Equine paintings are among the most common works of art. The subject dates all the way back to the Paleolithic paintings on the Lascaux cave walls, which are estimated to be up to 20,000 years old. But, can we still talk about horse paintings today?
In the past, horses were highly valuable, whether to the poor who would use them for labor and transportation, or the wealthy for whom the animals were a symbol of prestige and power.
The tradition was then picked up by Baroque artists such as Rubens and Velàzquez; Romantics including Géricault and Delacroix; artists such as Franz Marc and Kandinsky, Picasso, Picabia and Miró who all, at some point, depicted the animal.

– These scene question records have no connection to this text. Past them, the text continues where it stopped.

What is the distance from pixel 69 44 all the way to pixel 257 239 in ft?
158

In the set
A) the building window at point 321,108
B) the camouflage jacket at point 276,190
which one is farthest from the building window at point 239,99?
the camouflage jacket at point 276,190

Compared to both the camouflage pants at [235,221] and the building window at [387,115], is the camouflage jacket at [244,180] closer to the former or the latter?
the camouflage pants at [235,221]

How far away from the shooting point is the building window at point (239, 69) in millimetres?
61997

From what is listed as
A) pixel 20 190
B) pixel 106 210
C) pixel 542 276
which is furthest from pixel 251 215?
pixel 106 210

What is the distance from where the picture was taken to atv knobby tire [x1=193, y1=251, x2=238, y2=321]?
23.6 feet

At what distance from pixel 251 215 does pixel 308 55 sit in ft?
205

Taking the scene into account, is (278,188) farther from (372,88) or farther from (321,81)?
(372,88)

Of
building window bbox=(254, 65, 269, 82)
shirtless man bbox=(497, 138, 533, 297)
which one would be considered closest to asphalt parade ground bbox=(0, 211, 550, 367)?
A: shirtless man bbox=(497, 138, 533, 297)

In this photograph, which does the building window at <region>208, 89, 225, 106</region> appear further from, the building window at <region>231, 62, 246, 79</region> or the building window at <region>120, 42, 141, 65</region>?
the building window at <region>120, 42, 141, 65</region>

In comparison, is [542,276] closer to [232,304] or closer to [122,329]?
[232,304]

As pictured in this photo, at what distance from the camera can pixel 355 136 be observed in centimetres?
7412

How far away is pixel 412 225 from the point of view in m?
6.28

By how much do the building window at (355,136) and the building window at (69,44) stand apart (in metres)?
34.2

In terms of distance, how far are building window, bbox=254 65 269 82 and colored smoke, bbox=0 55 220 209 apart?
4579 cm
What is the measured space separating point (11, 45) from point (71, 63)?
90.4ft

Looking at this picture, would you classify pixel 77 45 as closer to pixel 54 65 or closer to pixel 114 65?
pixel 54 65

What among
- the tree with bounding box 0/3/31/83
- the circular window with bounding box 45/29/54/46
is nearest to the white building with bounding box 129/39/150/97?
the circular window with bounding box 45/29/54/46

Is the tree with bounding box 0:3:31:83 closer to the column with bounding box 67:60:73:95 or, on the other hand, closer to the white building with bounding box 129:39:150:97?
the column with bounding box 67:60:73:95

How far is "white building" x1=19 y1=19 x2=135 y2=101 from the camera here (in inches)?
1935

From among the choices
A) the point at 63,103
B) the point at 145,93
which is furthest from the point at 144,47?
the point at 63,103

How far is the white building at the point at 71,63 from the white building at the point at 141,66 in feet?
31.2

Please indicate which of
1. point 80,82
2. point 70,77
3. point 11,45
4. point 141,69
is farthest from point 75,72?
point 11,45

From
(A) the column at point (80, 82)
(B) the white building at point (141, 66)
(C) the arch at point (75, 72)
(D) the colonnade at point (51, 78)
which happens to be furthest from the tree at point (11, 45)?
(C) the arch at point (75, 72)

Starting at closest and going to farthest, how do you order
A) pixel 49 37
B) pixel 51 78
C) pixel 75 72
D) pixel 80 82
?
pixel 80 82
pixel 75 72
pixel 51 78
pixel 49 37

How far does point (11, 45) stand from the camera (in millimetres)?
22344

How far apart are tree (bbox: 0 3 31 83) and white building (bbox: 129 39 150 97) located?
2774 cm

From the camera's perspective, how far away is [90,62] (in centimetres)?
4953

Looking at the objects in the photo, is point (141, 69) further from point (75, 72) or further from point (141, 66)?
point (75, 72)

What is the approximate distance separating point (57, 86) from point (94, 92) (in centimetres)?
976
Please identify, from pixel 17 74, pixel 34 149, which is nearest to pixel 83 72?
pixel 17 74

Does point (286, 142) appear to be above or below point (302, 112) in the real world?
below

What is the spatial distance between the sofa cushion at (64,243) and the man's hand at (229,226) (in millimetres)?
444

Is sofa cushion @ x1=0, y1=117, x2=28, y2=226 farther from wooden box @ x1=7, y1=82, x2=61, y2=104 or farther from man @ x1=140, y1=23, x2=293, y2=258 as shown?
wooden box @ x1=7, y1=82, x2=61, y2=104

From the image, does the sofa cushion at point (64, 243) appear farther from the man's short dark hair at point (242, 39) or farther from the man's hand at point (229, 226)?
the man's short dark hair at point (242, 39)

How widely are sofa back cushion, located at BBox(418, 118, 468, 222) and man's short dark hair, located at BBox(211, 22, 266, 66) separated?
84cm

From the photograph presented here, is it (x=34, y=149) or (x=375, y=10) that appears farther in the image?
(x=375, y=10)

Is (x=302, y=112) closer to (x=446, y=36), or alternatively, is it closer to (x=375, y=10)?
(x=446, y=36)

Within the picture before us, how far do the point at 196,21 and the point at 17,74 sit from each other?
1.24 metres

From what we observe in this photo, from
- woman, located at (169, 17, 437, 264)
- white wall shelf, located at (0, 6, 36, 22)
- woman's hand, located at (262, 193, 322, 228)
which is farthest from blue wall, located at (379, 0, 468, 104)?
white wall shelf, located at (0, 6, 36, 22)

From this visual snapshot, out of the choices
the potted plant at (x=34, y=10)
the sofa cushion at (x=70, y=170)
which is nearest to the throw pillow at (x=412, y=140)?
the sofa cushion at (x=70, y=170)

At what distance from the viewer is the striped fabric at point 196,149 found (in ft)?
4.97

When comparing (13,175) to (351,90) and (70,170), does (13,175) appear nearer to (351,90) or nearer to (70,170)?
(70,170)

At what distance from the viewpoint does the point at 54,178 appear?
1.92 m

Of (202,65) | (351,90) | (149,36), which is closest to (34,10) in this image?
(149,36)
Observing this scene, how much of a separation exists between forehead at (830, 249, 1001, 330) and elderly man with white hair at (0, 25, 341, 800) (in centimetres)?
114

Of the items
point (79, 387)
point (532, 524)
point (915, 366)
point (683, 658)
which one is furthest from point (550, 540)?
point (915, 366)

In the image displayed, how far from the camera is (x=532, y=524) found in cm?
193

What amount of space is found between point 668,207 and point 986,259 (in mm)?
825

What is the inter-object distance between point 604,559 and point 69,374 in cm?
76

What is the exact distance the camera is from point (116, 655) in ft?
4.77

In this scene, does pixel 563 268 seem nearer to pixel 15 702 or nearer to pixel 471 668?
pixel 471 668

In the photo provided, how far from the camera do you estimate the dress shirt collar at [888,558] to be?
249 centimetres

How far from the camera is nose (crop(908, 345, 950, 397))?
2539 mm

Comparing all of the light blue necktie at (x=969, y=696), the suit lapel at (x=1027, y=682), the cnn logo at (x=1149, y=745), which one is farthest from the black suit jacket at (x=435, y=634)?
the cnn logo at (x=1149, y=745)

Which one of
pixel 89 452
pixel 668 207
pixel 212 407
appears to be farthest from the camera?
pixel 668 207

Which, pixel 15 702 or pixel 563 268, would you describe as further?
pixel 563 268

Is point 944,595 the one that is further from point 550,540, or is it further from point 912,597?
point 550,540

Horses have been man’s companion throughout the eras. No matter the nation, the historical period or the culture, horses have managed to find their way into the heart of culture over many centuries.
It seems that we somehow are still captivated by them, despite the fact that they are less prominent in our culture. I am not sure what my friend really meant, but maybe it could be said that paintings of horses in some way encapsulate the tradition of art making. So, perhaps we all should have one.